Taking a glance into the oven
"The calculations of the chemical reactions between the particles and the gases have great weaknesses and are only very vague. There is still a lot of trial and error," spokesperson of the association, Prof. Dr. Viktor Scherer, Chair of the Department of Energy Plant Technology at RUB, describes the problem.
This means that the potential of the processes is not fully exploited, they are suboptimal and there is a loss of product quality, for example in the degree of roasting of coffee beans, energy consumption and the use of fossil resources. The reason for the lack of insight was, on the one hand, the sheer size of the production facilities and, on the other, the high temperatures of up to 2000 °C. This makes measurements difficult or even impossible. Scherer continues: "So we know exactly what goes into the oven and we know pretty well what comes out of it. But now we want to finally take a look inside".
In order to achieve this goal, the two research teams are pursuing a new approach for the first time: they are coupling numerical calculations and computer-based simulations with innovative experimental measurement techniques in order to subsequently verify and validate the calculations.

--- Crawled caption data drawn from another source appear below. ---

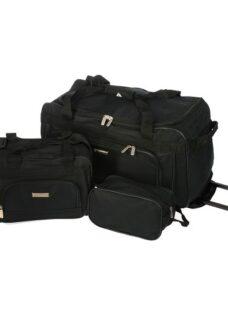 http://articulo.mercadolibre.com.ar/MLA-626382923-set-de-bolsos-de-viaje-x-3-ozark-trail-negro-_JM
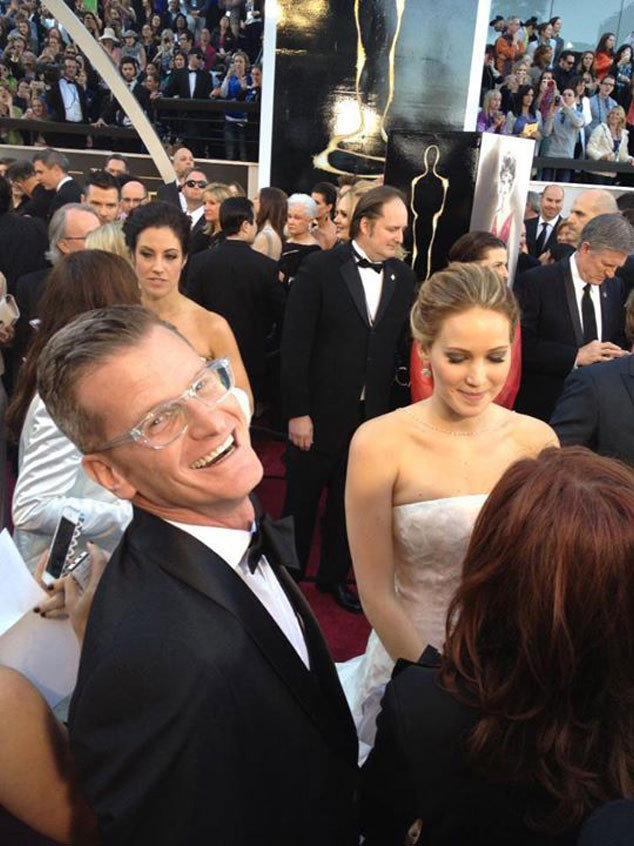 Marc Malkin, Jennifer Lawrence, Oscars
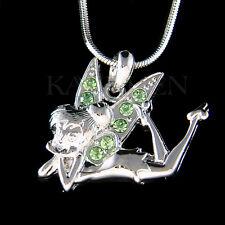 w Swarovski Crystal ~Green Tinkerbell~ Tinker Bell Fairy ANGEL Necklace Jewelry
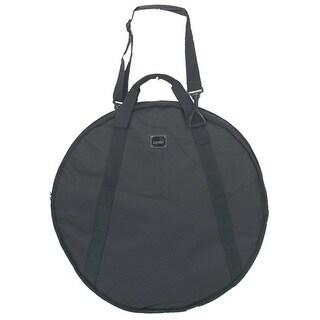 Gewa 230190 Classic 18-inch Cymbals Gig Bag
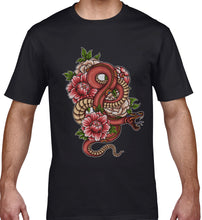 Load image into Gallery viewer, GRAPHIC TEE -  SNAKE TATTOO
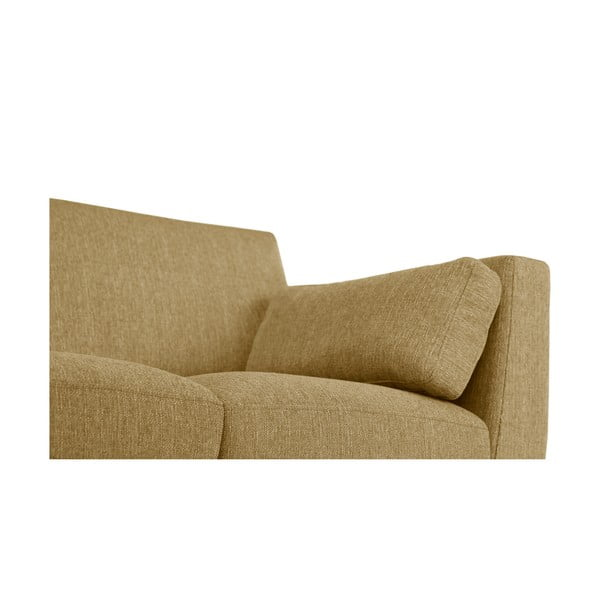 Żółta sofa dwuosobowa Jalouse Maison Elisa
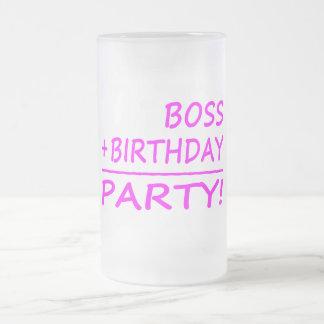 Bosses Birthdays : Boss + Birthday = Party Frosted Beer Mug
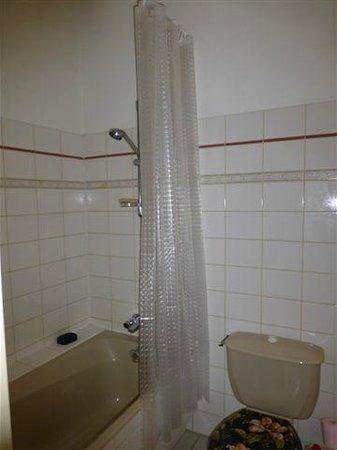 Les Studios de Soizick: salle de bain
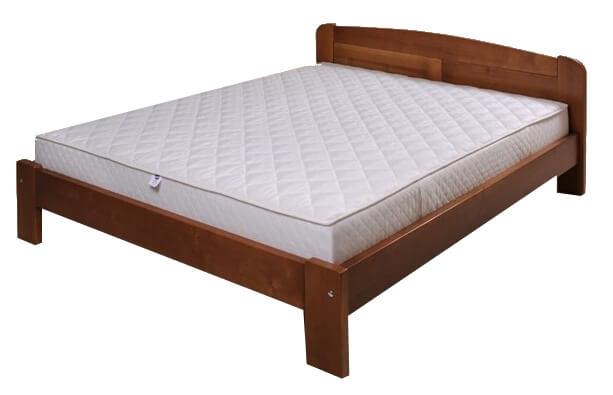 Кровать Лира 2 (1,6)
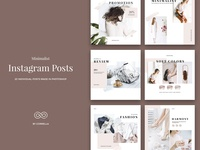 Minimalist - Instagram Posts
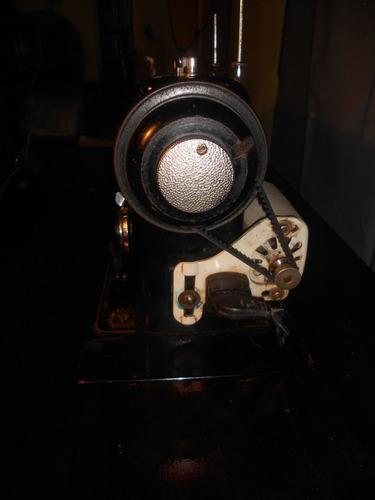 maquina de costura antiga pfaff 6 com gabinete e motor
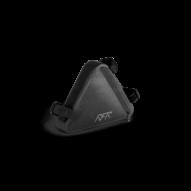 RFR Triangle Bag TOURER 2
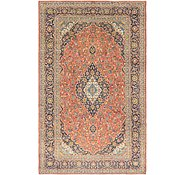 Link to 10' x 16' Kashan Persian Rug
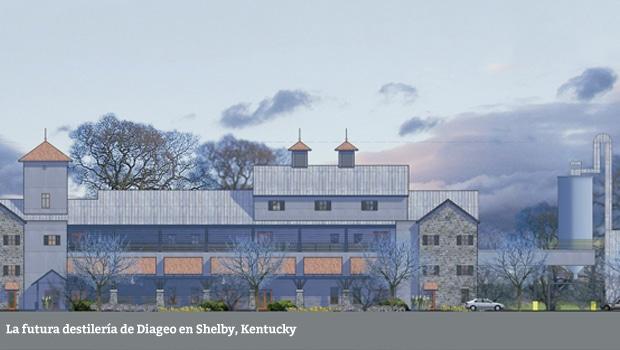 Diageo invertirá 84M€ en una nueva destilería de bourbon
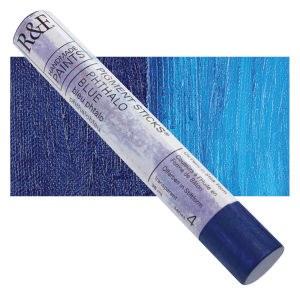 Pigment Sticks, 38ml, Pthalo Blue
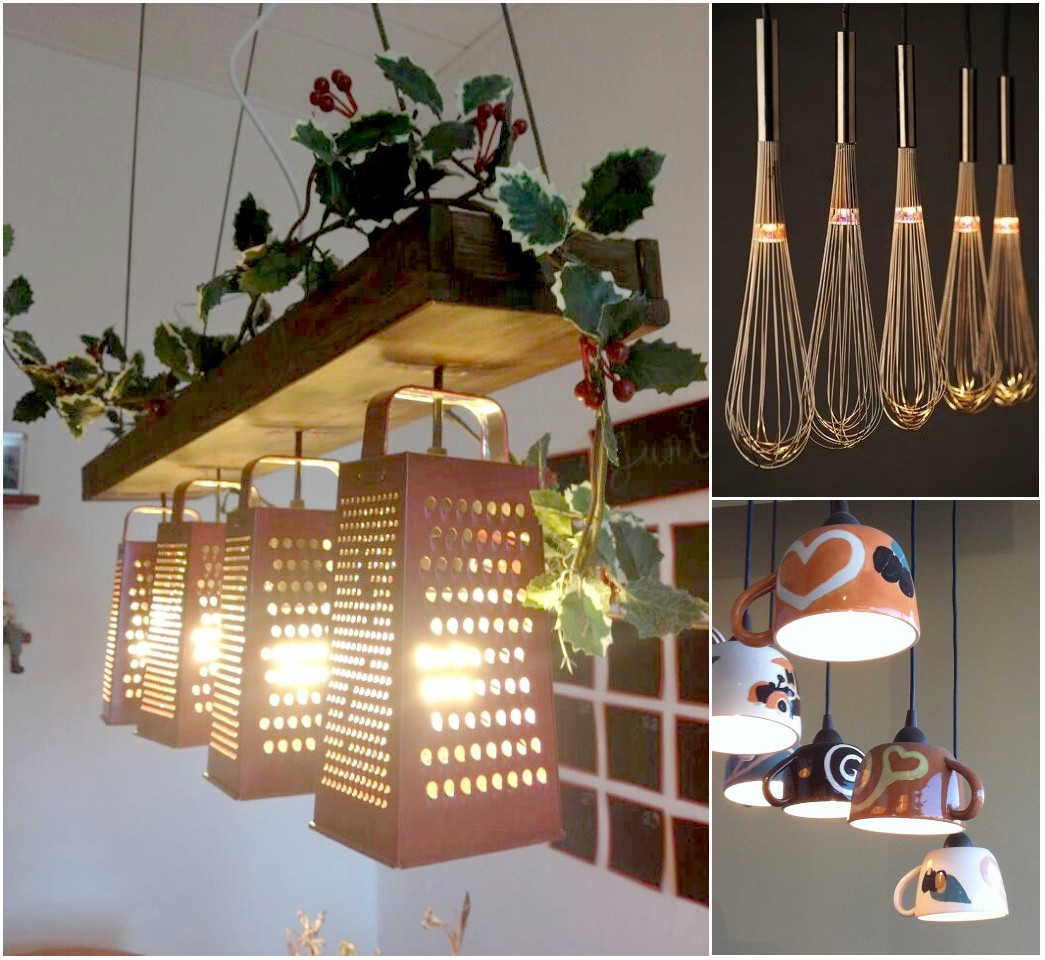 10 ideas originales de reciclar para decorar con l mparas for Accesorios originales para el hogar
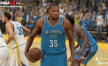 View a larger version of Joc NBA 2K14 pentru Steam 4/6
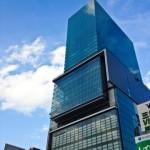 渋谷駅から渋谷ヒカリエへのアクセス。渋谷駅(各線)からの行き方は?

The challenge in the exact mathematical description of the processes in high-temperature closed systems is to limit the computing time despite the presence of several million particles. Only then will it be possible to calculate processes in large industrial reactors. The difficulty of the subsequent experimental measurements, on the contrary, was rather due to the high temperatures of densely packed particles. "To solve this problem, we will use new and innovative measuring methods, for example radar technology, positron tomography or magnetic resonance imaging," says Scherer.